I participated on a panel of men this past weekend addressing a small conference of women who had spent two days learning about the opposite sex from expert women instructors.  We the panelists were the final authority, I guess. Seems like we’ve been puzzling with gender differences since humans first took a look between their legs and realized something was different, and in particular since about 1967 when most of the western half of the planet began letting go of a 10,000 year-old paradigm at the sometimes vociferous request of its women. All for the better, I say, this paradigm shift. It was inevitable, and perhaps a longtime coming. But I do not find women all that mysterious, I have to admit, at least no more mysterious than anyone else who isn’t me. As writers, it won’t do to romanticize or (of course) villainize the opposite sex. I think, for instance, of Sue MIller. A portion of The Lake Shore Limited is told from the point-of-view of a middle-aged male actor. The portrait is intimate, sexual, psychological, and Miller doesn’t drop a gender stitch.

I don’t know if my female characters have been as true as Miller’s male character was in that book, but if one person can do it, anyone can do it. And it’s simple, in a way.
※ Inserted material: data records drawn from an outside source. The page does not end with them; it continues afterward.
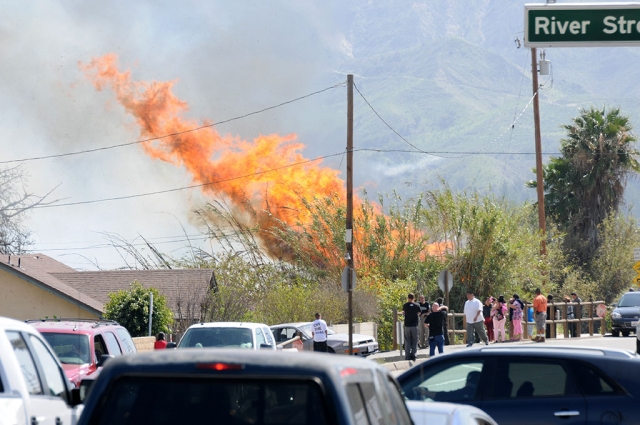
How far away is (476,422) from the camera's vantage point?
7.02 metres

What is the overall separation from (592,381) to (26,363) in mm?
5043

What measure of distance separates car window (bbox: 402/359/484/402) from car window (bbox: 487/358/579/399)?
201 mm

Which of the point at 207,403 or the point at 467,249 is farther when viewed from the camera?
the point at 467,249

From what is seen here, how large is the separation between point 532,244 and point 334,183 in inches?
405

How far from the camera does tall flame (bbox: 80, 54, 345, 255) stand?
47.0m

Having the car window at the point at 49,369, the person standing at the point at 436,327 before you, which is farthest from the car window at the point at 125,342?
the person standing at the point at 436,327

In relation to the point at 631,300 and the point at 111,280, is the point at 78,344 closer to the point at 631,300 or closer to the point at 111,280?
the point at 631,300

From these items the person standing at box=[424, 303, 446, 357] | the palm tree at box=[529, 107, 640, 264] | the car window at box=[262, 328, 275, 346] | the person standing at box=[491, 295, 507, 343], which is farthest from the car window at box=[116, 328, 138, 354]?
the palm tree at box=[529, 107, 640, 264]

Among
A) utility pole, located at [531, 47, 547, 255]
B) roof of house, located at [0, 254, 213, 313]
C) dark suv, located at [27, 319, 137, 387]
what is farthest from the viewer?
utility pole, located at [531, 47, 547, 255]

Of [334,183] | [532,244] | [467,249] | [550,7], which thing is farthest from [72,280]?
[550,7]

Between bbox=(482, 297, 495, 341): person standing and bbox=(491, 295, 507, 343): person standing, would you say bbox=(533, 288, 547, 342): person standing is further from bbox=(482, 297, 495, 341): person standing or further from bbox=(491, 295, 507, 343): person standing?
bbox=(482, 297, 495, 341): person standing

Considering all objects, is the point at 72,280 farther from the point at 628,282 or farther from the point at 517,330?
the point at 628,282

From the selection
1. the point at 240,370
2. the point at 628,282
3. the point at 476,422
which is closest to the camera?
the point at 240,370

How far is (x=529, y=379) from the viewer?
9.15 metres
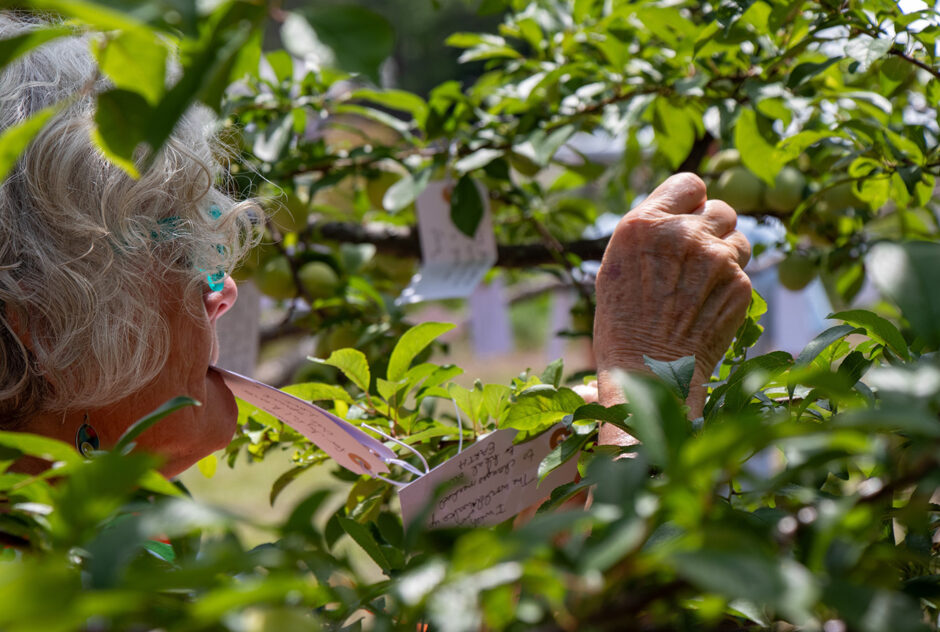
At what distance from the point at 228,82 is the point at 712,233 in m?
0.50

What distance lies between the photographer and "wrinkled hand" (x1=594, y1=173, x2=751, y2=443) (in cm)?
70

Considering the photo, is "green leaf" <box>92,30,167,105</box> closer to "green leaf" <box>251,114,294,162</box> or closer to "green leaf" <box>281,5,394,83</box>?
"green leaf" <box>281,5,394,83</box>

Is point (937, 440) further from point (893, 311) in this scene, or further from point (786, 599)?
point (893, 311)

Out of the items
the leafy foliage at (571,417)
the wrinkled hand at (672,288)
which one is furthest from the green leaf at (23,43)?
the wrinkled hand at (672,288)

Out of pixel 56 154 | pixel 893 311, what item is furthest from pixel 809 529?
pixel 893 311

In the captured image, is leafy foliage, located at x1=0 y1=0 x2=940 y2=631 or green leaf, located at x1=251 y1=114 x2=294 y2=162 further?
green leaf, located at x1=251 y1=114 x2=294 y2=162

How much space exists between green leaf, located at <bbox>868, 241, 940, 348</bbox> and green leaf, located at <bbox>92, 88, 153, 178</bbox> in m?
0.29

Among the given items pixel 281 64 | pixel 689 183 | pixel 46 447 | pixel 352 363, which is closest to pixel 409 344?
pixel 352 363

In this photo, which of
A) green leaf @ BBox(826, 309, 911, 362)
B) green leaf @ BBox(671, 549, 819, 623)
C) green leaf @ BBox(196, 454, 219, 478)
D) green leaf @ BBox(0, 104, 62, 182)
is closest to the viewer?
green leaf @ BBox(671, 549, 819, 623)

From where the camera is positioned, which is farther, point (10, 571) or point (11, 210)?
point (11, 210)

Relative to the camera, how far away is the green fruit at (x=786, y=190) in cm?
116

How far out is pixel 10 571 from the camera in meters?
0.29

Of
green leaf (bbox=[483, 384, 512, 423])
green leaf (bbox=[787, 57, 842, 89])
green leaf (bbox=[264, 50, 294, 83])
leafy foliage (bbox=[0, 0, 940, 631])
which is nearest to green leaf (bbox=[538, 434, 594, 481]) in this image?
leafy foliage (bbox=[0, 0, 940, 631])

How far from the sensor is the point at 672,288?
0.71 meters
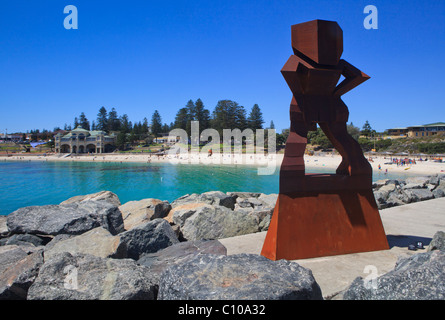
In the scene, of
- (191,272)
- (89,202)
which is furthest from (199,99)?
(191,272)

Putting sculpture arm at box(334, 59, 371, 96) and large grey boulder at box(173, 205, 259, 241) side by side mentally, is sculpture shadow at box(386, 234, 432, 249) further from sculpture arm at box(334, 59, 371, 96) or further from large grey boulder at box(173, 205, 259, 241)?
sculpture arm at box(334, 59, 371, 96)

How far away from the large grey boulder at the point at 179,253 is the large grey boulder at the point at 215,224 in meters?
1.11

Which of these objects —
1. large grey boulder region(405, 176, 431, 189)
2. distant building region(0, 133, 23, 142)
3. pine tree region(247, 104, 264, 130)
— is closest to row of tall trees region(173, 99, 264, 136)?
pine tree region(247, 104, 264, 130)

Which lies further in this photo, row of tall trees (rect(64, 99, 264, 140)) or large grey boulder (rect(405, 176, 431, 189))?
row of tall trees (rect(64, 99, 264, 140))

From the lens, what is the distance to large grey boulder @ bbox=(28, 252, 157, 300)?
8.93 feet

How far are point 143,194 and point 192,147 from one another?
149 feet

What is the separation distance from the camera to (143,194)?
2127cm

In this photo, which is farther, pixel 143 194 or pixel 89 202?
pixel 143 194

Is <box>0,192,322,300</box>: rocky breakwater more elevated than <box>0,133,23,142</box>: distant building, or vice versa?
<box>0,133,23,142</box>: distant building

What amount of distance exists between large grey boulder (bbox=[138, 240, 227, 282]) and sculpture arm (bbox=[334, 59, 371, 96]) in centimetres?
366

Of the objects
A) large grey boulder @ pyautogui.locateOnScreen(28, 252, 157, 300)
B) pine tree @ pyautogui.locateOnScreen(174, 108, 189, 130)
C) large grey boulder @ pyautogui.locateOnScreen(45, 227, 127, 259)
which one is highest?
pine tree @ pyautogui.locateOnScreen(174, 108, 189, 130)

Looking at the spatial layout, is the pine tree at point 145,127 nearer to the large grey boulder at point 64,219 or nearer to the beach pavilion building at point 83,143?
the beach pavilion building at point 83,143

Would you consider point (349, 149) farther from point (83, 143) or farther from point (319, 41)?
point (83, 143)

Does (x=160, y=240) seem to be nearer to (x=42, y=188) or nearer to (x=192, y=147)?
(x=42, y=188)
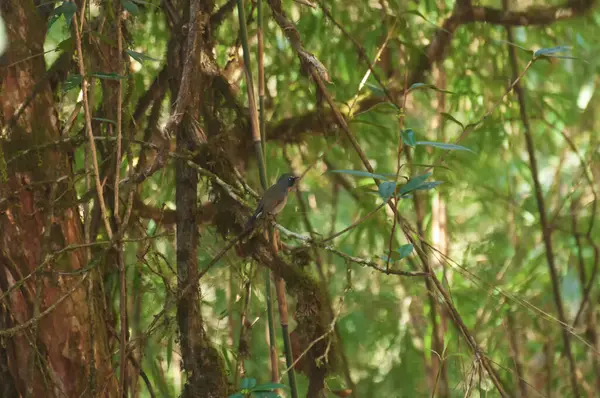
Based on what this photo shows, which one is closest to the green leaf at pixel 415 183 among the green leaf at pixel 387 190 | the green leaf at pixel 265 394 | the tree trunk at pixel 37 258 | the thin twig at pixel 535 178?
the green leaf at pixel 387 190

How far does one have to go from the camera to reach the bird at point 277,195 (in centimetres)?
95

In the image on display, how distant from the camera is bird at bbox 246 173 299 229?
0.95 m

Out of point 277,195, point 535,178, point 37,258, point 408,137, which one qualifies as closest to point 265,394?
point 277,195

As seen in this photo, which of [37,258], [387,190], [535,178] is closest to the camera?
[387,190]

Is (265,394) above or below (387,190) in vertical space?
below

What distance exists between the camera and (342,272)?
10.9ft

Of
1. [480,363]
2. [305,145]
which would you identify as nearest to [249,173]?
[305,145]

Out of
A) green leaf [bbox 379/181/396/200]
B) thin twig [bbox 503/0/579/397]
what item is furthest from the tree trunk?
thin twig [bbox 503/0/579/397]

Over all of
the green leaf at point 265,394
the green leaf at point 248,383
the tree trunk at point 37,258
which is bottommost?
the green leaf at point 265,394

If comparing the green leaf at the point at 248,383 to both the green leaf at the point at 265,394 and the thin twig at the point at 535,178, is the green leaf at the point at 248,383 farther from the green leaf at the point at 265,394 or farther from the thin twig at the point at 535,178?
the thin twig at the point at 535,178

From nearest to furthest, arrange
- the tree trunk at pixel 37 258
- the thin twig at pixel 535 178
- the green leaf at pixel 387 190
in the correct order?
1. the green leaf at pixel 387 190
2. the tree trunk at pixel 37 258
3. the thin twig at pixel 535 178

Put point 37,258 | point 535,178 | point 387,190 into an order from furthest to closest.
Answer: point 535,178 → point 37,258 → point 387,190

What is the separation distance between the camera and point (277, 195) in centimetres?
95

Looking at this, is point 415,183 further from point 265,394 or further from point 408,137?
point 265,394
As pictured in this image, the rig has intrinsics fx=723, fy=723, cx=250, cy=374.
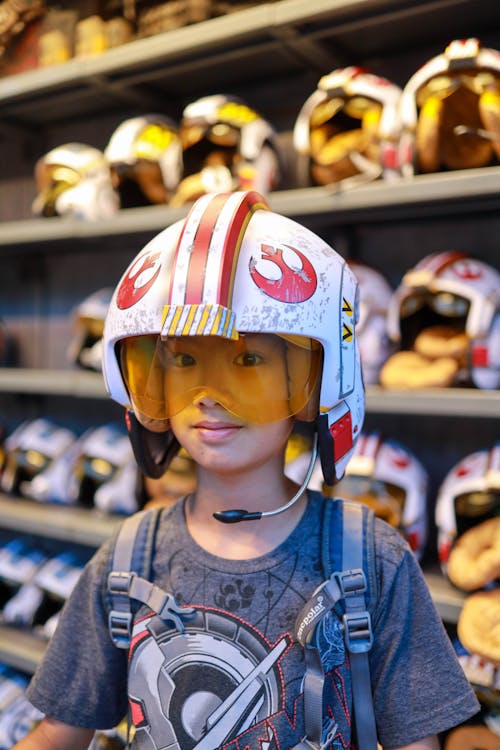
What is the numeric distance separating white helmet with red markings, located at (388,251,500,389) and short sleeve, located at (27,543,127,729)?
102cm

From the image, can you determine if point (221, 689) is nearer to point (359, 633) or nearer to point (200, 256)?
point (359, 633)

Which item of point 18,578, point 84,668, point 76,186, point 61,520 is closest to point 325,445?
point 84,668

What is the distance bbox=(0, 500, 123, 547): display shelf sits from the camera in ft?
6.72

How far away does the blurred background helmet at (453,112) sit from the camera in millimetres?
1605

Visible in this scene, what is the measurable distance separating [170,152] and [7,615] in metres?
1.49

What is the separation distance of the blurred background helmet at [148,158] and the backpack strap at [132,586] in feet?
4.30

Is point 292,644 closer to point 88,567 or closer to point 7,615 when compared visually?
point 88,567

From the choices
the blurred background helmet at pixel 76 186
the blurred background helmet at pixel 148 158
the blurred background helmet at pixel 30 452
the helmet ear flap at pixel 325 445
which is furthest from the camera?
the blurred background helmet at pixel 30 452

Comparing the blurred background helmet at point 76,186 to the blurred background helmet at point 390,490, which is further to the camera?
the blurred background helmet at point 76,186

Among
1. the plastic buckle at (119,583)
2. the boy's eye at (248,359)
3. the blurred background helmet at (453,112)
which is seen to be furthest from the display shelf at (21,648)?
the blurred background helmet at (453,112)

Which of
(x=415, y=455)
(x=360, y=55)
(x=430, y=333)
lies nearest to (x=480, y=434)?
(x=415, y=455)

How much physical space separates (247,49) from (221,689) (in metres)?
1.69

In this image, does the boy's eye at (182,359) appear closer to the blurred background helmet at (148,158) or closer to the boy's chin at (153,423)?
the boy's chin at (153,423)

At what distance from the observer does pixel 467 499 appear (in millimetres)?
1644
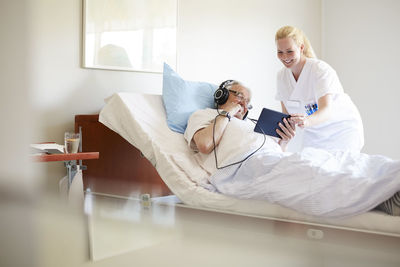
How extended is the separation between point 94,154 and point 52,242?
3.96ft

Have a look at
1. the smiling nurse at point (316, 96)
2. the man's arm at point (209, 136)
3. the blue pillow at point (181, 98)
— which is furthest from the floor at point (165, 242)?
the smiling nurse at point (316, 96)

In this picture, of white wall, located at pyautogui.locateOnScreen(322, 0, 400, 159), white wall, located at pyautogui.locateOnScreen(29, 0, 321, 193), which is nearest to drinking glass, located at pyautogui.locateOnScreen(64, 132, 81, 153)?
white wall, located at pyautogui.locateOnScreen(29, 0, 321, 193)

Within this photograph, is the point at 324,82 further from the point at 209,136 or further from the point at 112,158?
Answer: the point at 112,158

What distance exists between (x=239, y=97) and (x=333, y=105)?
55 cm

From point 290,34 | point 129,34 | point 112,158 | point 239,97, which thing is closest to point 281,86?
point 290,34

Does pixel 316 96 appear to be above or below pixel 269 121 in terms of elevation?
above

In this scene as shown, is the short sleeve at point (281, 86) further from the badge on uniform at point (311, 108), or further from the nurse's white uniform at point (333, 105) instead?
the badge on uniform at point (311, 108)

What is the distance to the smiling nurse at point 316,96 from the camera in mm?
1845

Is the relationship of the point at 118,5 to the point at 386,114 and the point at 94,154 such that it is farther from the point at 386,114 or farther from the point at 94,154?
the point at 386,114

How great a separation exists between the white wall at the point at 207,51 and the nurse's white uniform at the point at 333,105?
0.73 m

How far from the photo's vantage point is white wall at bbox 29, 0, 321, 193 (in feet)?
6.17

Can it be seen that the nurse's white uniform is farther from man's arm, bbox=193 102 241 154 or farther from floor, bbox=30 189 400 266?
floor, bbox=30 189 400 266

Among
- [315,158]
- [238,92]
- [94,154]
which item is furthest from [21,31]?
[238,92]

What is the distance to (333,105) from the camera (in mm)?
1947
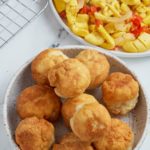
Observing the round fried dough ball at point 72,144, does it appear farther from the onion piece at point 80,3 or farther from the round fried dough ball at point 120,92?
the onion piece at point 80,3

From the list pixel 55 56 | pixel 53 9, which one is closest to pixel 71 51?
pixel 55 56

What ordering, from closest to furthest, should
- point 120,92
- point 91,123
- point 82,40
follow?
point 91,123 < point 120,92 < point 82,40

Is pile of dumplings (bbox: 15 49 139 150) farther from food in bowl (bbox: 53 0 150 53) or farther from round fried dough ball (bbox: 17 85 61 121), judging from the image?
food in bowl (bbox: 53 0 150 53)

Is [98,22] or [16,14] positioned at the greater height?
[16,14]

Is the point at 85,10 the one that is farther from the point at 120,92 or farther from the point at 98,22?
the point at 120,92

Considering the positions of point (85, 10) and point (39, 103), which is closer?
point (39, 103)

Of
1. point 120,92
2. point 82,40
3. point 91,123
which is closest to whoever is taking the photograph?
point 91,123

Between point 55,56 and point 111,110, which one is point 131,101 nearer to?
point 111,110

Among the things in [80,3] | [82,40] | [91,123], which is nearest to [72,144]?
[91,123]
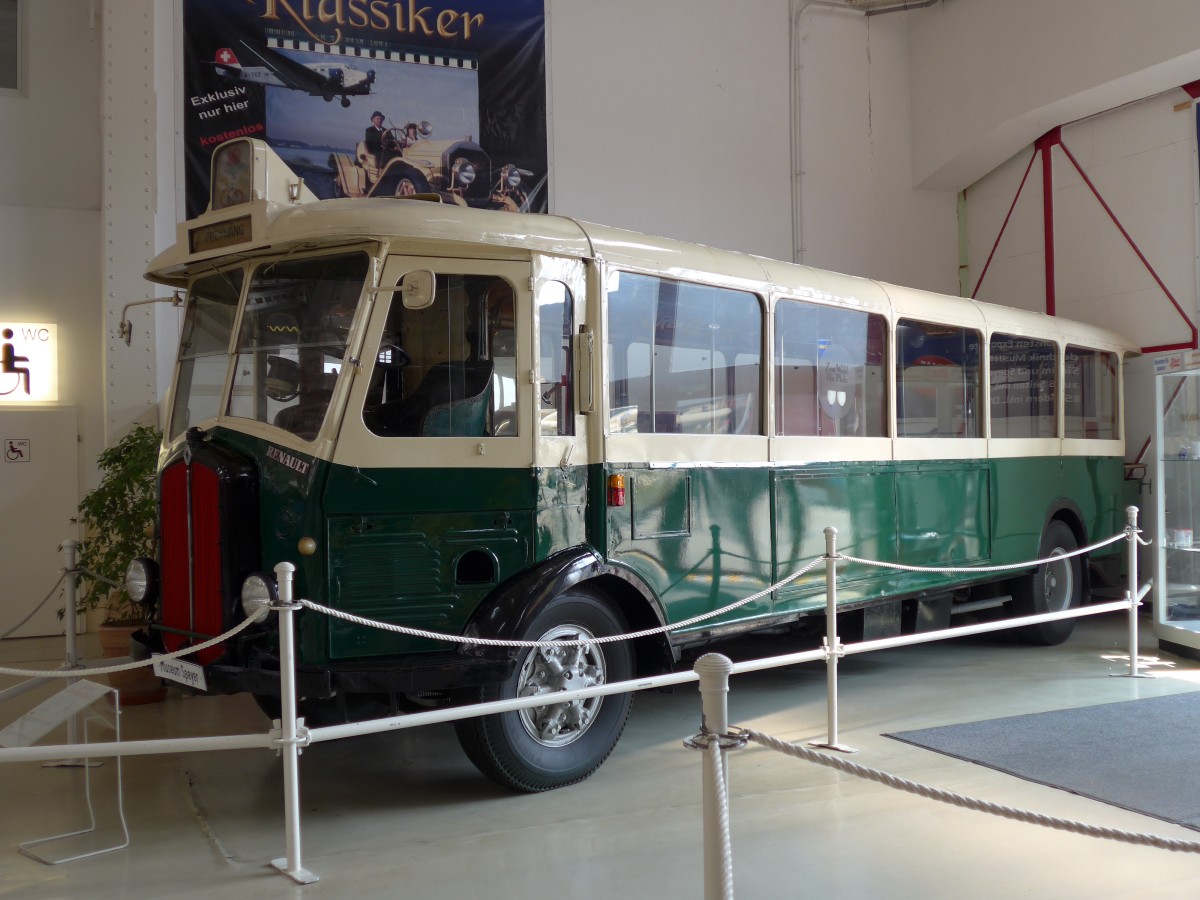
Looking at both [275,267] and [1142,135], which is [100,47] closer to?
[275,267]

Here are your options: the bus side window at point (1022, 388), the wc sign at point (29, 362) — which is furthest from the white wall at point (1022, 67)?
the wc sign at point (29, 362)

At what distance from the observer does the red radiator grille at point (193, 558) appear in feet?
14.7

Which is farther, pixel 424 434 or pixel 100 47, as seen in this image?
pixel 100 47

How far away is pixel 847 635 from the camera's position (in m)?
7.01

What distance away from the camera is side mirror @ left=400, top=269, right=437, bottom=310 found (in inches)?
167

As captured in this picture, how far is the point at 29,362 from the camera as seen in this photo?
30.1 ft

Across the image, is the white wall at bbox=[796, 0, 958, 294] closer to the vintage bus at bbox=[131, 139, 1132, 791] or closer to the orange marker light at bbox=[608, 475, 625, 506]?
the vintage bus at bbox=[131, 139, 1132, 791]

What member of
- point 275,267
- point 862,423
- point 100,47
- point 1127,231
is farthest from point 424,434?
point 1127,231

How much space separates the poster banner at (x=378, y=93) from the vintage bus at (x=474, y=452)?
4.20 meters

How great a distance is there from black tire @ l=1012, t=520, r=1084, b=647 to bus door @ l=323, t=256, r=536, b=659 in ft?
16.9

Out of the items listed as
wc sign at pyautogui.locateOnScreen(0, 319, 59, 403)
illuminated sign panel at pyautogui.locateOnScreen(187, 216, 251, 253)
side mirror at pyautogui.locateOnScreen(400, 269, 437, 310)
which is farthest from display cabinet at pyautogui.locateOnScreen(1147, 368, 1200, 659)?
wc sign at pyautogui.locateOnScreen(0, 319, 59, 403)

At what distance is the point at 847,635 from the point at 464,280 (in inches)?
150

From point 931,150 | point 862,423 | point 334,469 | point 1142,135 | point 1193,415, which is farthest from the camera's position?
point 931,150

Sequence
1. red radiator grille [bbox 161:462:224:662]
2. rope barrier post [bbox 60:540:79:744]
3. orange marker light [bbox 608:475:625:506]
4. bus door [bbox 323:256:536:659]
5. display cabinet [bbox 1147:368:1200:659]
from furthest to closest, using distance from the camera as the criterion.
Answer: display cabinet [bbox 1147:368:1200:659] < rope barrier post [bbox 60:540:79:744] < orange marker light [bbox 608:475:625:506] < red radiator grille [bbox 161:462:224:662] < bus door [bbox 323:256:536:659]
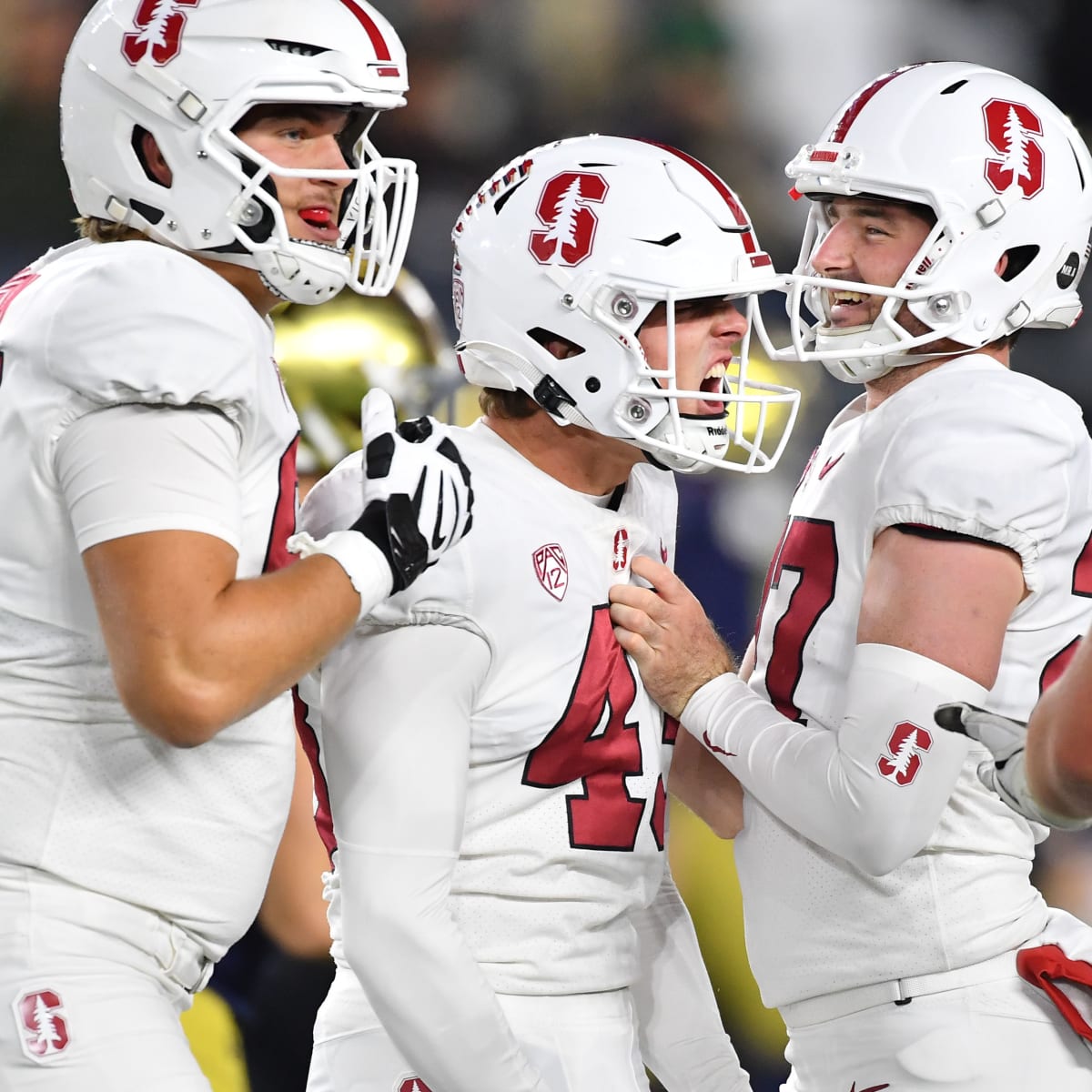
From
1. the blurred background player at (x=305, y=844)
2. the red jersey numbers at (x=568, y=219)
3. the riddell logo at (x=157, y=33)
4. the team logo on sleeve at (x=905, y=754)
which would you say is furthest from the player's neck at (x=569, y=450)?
the blurred background player at (x=305, y=844)

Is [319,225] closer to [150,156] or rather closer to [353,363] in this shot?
[150,156]

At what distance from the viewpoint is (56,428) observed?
A: 61.9 inches

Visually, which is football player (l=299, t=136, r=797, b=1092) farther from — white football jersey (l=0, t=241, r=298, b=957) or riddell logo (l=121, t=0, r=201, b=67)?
riddell logo (l=121, t=0, r=201, b=67)

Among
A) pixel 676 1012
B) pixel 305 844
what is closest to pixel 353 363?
pixel 305 844

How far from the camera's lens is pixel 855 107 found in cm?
226

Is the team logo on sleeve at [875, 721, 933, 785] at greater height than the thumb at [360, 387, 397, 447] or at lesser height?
lesser

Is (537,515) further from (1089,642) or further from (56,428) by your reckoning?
(1089,642)

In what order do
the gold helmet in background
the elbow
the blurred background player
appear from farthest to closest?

You simply turn a compassionate eye on your characters and you soon discover they will always have more in common with you than you at first imagined. The trick, as always, is to hold that compassion for as long as possible, without letting your quibbles with your father or mother or husband or whomever sneak in and contaminate your work with the idea of an uncrossable divide between men and women.

I reject the concept of some great divide between the sexes. I see the divide between all people being exactly equal. That it is easier to cross the divide between you and someone else who looks and talks and pees like you does not make the divide any wider than that between you and someone who does all those things a little differently. The difference is that with some people you have learned the route across that divide and so you can cross it quickly and without thinking. But the distance is no shorter.

I know it can be fatiguing learning new routes over and over, and at times you can become lost, particularly if you believe the route should be the same with each person. But every time you make that journey with someone new, you draw the world a little closer to you, just as your perception of any journey shortens the more times you have traveled it.